[Work required] Rewrite everything from the line containing "Reviewing this picture, how" down to the end of the records, putting "cascade" in place of "waterfall" and keeping the rest unchanged. Leave the pictures out.

[Records provided]
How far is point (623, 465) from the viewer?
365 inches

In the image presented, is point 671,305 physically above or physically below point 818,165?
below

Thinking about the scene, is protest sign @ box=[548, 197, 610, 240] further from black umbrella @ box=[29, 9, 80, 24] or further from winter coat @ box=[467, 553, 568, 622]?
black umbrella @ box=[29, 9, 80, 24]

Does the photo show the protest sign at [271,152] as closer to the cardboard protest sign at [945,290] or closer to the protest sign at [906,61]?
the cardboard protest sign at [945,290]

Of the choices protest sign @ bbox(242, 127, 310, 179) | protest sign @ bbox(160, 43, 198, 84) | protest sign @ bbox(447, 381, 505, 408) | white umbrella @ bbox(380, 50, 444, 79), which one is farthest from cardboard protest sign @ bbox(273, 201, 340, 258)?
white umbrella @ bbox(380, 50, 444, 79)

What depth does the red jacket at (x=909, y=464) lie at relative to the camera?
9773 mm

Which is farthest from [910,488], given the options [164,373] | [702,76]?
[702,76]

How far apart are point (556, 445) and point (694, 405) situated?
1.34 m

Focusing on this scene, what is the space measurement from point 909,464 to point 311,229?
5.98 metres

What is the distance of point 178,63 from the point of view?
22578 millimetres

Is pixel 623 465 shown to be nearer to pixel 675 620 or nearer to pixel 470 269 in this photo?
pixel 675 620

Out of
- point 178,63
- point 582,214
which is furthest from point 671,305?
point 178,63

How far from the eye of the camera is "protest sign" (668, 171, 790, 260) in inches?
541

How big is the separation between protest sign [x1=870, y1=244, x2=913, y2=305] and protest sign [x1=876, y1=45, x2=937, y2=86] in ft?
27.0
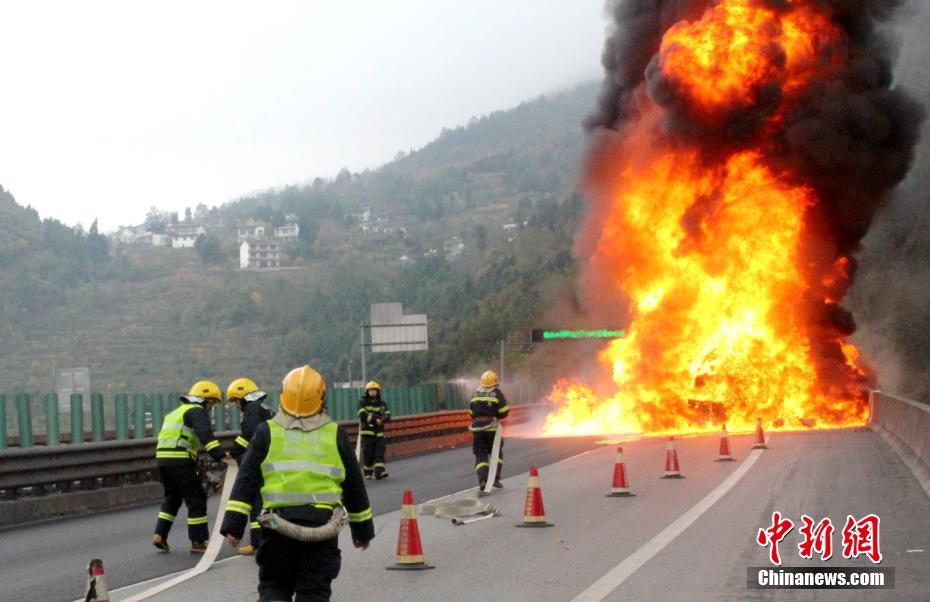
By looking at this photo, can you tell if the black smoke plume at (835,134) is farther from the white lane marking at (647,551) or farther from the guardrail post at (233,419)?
the white lane marking at (647,551)

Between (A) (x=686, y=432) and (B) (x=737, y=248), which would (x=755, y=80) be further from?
(A) (x=686, y=432)

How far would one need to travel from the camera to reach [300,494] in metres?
6.21

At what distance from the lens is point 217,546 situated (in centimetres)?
1117

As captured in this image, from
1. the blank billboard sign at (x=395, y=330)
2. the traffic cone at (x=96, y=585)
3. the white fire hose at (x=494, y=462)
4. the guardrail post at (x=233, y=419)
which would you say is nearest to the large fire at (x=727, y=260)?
the blank billboard sign at (x=395, y=330)

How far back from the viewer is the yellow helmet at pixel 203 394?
42.1ft

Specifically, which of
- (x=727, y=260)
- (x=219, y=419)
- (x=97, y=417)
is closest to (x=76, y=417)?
(x=97, y=417)

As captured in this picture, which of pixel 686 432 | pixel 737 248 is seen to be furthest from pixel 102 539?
pixel 737 248

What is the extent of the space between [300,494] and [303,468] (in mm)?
136

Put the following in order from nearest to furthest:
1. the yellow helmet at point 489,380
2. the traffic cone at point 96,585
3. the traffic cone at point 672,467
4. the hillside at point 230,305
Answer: the traffic cone at point 96,585, the yellow helmet at point 489,380, the traffic cone at point 672,467, the hillside at point 230,305

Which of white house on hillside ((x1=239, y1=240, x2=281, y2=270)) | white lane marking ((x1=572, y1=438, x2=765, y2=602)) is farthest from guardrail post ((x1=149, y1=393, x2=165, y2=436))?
white house on hillside ((x1=239, y1=240, x2=281, y2=270))

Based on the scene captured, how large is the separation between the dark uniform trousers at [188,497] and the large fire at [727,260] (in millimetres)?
24398

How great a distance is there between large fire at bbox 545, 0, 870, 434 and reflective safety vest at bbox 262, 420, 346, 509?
2961cm

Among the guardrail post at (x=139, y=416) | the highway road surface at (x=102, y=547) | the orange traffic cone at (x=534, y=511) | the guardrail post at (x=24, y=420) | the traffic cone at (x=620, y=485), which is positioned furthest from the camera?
the guardrail post at (x=139, y=416)

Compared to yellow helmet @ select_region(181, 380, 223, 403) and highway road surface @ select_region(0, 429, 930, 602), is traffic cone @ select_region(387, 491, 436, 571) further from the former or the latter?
yellow helmet @ select_region(181, 380, 223, 403)
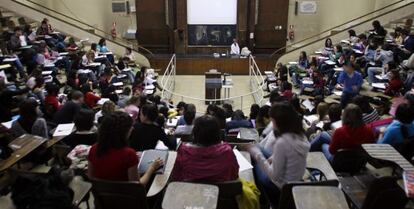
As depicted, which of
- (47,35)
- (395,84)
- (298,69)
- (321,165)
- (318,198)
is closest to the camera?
(318,198)

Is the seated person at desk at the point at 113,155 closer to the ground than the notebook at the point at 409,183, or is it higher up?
higher up

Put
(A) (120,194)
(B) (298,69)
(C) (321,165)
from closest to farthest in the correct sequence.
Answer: (A) (120,194)
(C) (321,165)
(B) (298,69)

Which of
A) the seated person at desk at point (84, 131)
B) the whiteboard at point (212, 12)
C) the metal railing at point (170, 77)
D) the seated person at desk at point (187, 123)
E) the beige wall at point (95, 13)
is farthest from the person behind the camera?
the whiteboard at point (212, 12)

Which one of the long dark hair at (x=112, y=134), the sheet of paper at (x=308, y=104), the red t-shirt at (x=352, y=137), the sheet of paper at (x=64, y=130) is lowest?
the sheet of paper at (x=308, y=104)

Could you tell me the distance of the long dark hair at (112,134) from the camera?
9.67 feet

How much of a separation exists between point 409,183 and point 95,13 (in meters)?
15.2

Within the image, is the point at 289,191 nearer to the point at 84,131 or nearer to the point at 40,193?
the point at 40,193

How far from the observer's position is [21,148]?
3957 mm

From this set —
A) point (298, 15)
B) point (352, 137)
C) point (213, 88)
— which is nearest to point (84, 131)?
point (352, 137)

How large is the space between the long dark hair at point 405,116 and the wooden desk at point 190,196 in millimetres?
2634

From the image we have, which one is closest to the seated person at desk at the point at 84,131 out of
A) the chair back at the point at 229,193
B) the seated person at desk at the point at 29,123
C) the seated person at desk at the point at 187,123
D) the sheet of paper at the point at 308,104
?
the seated person at desk at the point at 29,123

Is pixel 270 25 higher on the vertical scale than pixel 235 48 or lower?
higher

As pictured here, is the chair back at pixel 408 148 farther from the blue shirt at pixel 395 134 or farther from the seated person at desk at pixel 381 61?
the seated person at desk at pixel 381 61

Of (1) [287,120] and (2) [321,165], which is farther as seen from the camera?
(2) [321,165]
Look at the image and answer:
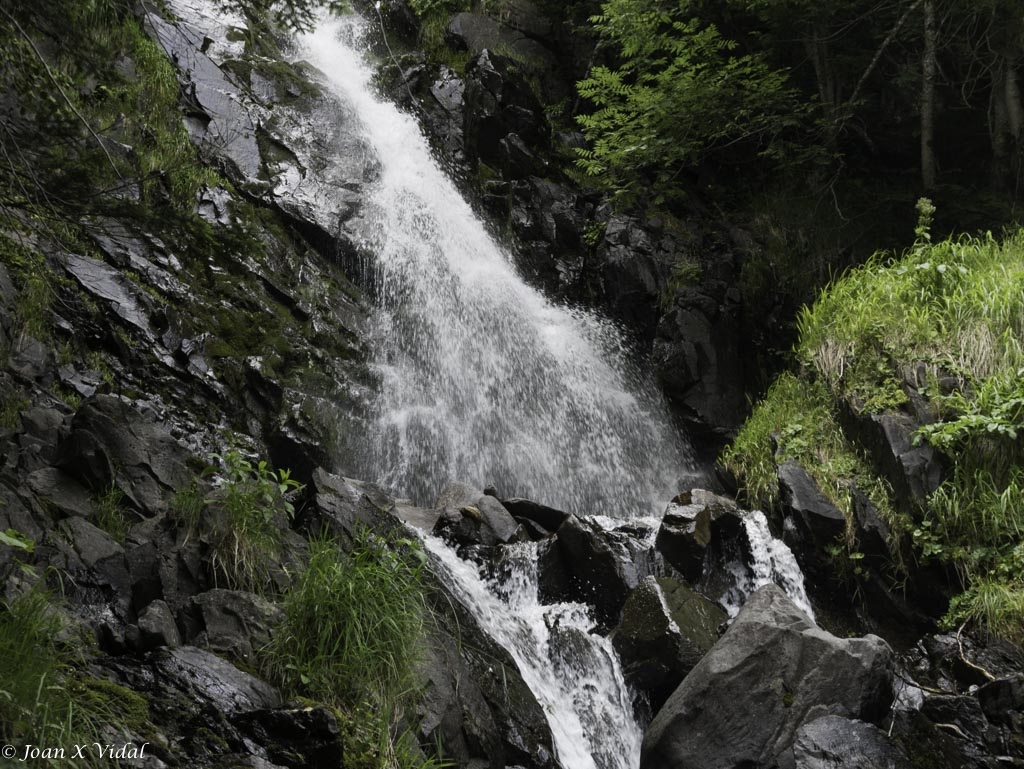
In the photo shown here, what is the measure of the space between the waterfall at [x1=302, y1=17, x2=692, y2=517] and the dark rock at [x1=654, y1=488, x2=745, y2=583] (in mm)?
1961

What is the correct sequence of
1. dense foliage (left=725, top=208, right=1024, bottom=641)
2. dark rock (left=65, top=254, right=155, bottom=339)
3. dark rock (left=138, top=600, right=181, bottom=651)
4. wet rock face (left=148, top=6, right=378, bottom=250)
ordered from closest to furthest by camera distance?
dark rock (left=138, top=600, right=181, bottom=651), dense foliage (left=725, top=208, right=1024, bottom=641), dark rock (left=65, top=254, right=155, bottom=339), wet rock face (left=148, top=6, right=378, bottom=250)

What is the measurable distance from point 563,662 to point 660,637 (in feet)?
2.21

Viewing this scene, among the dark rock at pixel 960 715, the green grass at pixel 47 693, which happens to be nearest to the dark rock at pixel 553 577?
the dark rock at pixel 960 715

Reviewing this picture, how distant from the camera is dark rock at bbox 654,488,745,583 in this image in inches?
242

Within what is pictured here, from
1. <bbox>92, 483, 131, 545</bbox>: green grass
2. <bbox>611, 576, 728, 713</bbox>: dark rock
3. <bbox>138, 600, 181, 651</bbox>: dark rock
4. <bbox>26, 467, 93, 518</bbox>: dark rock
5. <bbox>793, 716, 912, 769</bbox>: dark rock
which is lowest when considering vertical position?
<bbox>793, 716, 912, 769</bbox>: dark rock

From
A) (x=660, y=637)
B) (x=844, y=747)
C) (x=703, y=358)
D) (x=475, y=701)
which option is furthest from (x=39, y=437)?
(x=703, y=358)

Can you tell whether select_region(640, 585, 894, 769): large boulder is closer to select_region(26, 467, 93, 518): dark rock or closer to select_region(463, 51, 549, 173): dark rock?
select_region(26, 467, 93, 518): dark rock

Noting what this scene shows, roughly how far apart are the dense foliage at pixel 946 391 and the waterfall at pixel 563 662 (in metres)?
2.55

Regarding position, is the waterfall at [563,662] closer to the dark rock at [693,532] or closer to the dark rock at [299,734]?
the dark rock at [693,532]

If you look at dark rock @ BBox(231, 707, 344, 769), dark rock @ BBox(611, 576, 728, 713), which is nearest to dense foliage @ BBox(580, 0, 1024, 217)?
dark rock @ BBox(611, 576, 728, 713)

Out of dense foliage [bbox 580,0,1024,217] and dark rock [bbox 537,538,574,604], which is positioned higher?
→ dense foliage [bbox 580,0,1024,217]

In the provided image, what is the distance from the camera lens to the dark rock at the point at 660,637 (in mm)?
4973

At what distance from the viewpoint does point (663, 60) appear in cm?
969

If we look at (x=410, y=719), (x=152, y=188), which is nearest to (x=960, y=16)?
(x=152, y=188)
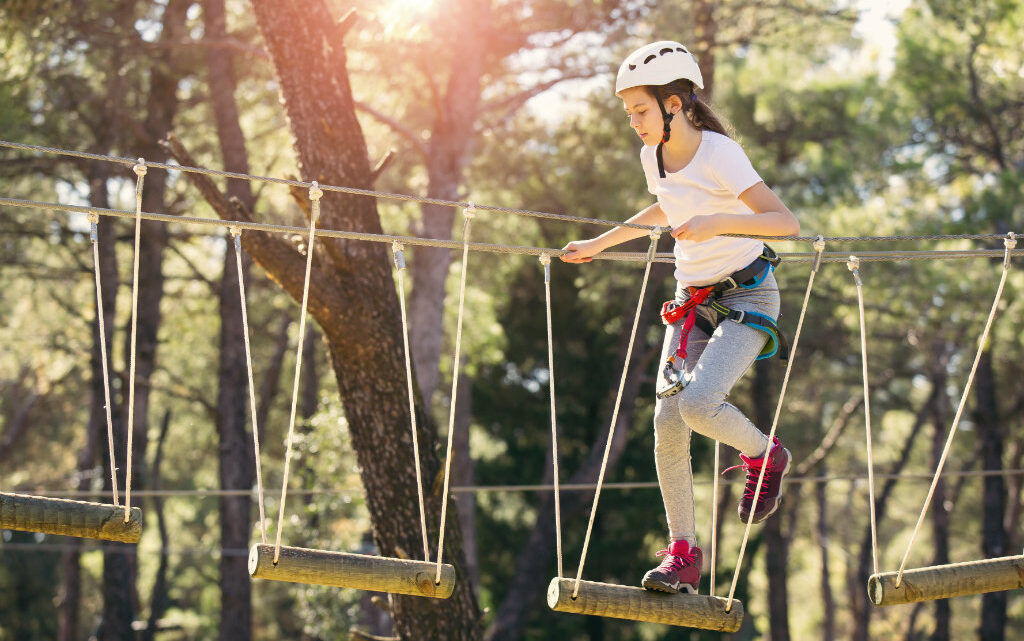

[Task output]
Reviewing this picture, how distant from the camera is dark rock at bbox 654,488,745,583 in this image in inches?
242

Within what is pictured here, from
1. <bbox>92, 483, 131, 545</bbox>: green grass
2. <bbox>611, 576, 728, 713</bbox>: dark rock
3. <bbox>138, 600, 181, 651</bbox>: dark rock
4. <bbox>26, 467, 93, 518</bbox>: dark rock
5. <bbox>793, 716, 912, 769</bbox>: dark rock
which is lowest when considering vertical position?
<bbox>793, 716, 912, 769</bbox>: dark rock

From
A) (x=660, y=637)
B) (x=844, y=747)
C) (x=703, y=358)
D) (x=475, y=701)
which option is furthest from (x=39, y=437)?
(x=703, y=358)

Can you tell whether select_region(640, 585, 894, 769): large boulder is closer to select_region(26, 467, 93, 518): dark rock or closer to select_region(463, 51, 549, 173): dark rock?
select_region(26, 467, 93, 518): dark rock

Noting what this scene shows, roughly how far apart are the dense foliage at pixel 946 391 and the cascade at pixel 563 662 (in metres)?
2.55

Regarding position, is the cascade at [563,662] closer to the dark rock at [693,532] or closer to the dark rock at [299,734]?
the dark rock at [693,532]

If you look at dark rock @ BBox(231, 707, 344, 769), dark rock @ BBox(611, 576, 728, 713), which is nearest to dense foliage @ BBox(580, 0, 1024, 217)?
dark rock @ BBox(611, 576, 728, 713)

Out of dense foliage [bbox 580,0,1024,217] and dark rock [bbox 537,538,574,604], which is positioned higher?
→ dense foliage [bbox 580,0,1024,217]

In the provided image, what is the distance from the camera lens to the dark rock at the point at 660,637 (in mm)?
4973

At what distance from the viewpoint does point (663, 60) appear in cm?
969

If we look at (x=410, y=719), (x=152, y=188), which is nearest to (x=960, y=16)?
(x=152, y=188)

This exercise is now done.